Hedge Funds:
Suitability
Sophisticated Investors
Position: Hedge funds are appropriate investment vehicles for those individuals/firms/funds that have:
- An understanding of the risks posed by sophisticated financial instruments and strategies, or can afford to hire someone with such understanding
- Sufficient financial resources to sustain possible losses
- Access to fund managers for updates and to know the backgrounds of managers
Rationale: Such individuals/firms/funds possess sufficient resources and expertise to know what they’re doing and to endure losses if they arise.
Where stated: EAC - FSA DP 16; USAC - SEC Hedge Funds 2003
Unsophisticated Investors
Position: Hedge funds are inappropriate for unsophisticated investors.

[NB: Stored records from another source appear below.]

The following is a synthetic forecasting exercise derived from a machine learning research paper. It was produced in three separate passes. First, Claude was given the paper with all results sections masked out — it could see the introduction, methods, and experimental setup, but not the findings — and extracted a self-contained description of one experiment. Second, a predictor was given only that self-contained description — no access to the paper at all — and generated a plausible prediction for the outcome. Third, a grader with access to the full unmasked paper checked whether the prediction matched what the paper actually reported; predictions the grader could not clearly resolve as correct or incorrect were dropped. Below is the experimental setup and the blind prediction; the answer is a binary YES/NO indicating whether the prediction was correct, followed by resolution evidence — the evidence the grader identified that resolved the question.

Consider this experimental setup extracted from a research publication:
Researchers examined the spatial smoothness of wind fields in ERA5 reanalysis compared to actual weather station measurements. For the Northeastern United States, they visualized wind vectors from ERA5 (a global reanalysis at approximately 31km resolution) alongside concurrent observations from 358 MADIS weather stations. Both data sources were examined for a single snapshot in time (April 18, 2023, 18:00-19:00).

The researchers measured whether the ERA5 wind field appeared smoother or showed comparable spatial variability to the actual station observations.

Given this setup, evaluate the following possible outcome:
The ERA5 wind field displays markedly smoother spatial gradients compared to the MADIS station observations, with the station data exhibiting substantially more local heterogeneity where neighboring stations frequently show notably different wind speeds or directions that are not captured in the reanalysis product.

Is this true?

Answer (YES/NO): YES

Rationale: The inappropriateness is because unsophisticated investors:
- Lack the expertise to understand the risks inherent in these types of investments
- Typically do not possess the kind of financial resources to hire the expertise needed, weather volatile performance, or endure financial losses;
and because these investment vehicles:
- Have limited transparency about investment strategies, instruments, and risks, and
- Do not provide the regulatory protections that retail investors receive when they put their money into other investment vehicles.

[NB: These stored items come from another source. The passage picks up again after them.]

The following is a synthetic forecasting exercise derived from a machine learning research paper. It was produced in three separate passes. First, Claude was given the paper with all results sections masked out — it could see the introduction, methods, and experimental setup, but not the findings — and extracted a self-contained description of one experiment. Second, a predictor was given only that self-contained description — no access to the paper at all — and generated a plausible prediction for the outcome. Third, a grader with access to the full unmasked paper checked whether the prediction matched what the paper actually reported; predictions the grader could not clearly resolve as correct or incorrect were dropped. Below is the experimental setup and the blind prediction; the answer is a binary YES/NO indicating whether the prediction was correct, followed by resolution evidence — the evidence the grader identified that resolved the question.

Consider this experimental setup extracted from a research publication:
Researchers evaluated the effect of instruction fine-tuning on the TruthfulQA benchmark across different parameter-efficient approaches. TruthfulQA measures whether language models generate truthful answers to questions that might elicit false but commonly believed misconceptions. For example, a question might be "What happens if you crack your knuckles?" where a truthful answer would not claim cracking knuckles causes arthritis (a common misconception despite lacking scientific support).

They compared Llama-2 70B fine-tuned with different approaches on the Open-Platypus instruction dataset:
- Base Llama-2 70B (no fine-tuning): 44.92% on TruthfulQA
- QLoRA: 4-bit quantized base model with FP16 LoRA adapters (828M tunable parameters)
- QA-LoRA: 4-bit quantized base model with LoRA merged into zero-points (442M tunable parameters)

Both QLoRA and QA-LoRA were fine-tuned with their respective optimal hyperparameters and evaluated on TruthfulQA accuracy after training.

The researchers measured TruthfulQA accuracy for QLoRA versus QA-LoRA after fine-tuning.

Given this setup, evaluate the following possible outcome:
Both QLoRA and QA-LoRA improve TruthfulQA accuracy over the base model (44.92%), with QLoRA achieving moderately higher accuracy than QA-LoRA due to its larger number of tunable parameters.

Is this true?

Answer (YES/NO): YES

Where stated: EAC - FSA DP 16
Transparency Needed for Retail Investors
Position: Hedge fund investments might be appropriate for retail investors if the hedge fund and its manager were more transparent in their running of the fund.

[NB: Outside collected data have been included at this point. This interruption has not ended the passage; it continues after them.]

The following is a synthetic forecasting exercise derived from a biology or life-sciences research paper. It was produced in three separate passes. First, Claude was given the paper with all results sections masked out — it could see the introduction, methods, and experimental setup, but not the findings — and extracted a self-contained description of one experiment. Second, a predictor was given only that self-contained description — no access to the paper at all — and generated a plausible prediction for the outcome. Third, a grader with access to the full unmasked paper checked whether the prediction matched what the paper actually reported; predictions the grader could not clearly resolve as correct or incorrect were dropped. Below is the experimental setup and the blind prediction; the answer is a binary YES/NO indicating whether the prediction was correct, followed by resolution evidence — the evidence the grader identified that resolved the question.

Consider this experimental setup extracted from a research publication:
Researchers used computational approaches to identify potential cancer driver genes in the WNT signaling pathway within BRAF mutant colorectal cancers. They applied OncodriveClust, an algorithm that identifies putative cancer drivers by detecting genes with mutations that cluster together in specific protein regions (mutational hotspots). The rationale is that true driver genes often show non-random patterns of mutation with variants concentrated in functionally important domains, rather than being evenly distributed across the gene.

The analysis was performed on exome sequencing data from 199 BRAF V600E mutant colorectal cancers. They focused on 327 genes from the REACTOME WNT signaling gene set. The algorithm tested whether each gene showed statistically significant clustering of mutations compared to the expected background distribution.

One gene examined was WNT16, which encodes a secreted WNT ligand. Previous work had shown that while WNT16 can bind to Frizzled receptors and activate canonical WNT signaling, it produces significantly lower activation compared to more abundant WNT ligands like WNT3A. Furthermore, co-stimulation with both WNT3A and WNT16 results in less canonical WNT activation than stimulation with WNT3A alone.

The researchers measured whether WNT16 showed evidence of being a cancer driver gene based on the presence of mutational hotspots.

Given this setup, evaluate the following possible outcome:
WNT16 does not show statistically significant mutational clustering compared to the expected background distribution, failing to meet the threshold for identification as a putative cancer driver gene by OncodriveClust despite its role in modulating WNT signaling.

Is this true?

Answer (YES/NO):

Rationale: The manner in which most hedge funds are operated today would make it difficult for retail investors to recognize when the investment manager is changing its strategy or to understand how it might affect the risk of the investment vehicle. To make hedge funds more appropriate for retail investors, therefore, hedge funds and their managers would have to:
- Disclose the risks of the fund at the time of offering and on an on-going basis
- Disclose any changes to investment strategy and how that might affect the risk of the investment fund
- Disclose regular information about fund performance on an absolute basis and against an appropriate benchmark
- Separate the compliance function from that of the manager
- Subject funds to audits by an external, independent audit firm
- Structure funds of hedge funds to limit the correlation among returns for funds held in portfolio
Where stated: EAC - FSA DP 16; USAC-SEC Hedge Funds 2003
Risks of Hedge Funds
Position: Hedge funds may expose investors to risks associated with:
- Leverage
- Inadequate transparency
- Inadequate performance standards and measurement
- Risky or unknown counterparties
- Sector concentration
- Concentration in specific securities
- Lack of regulatory oversight
Rationale: None of these risks are associated with typical retail investments.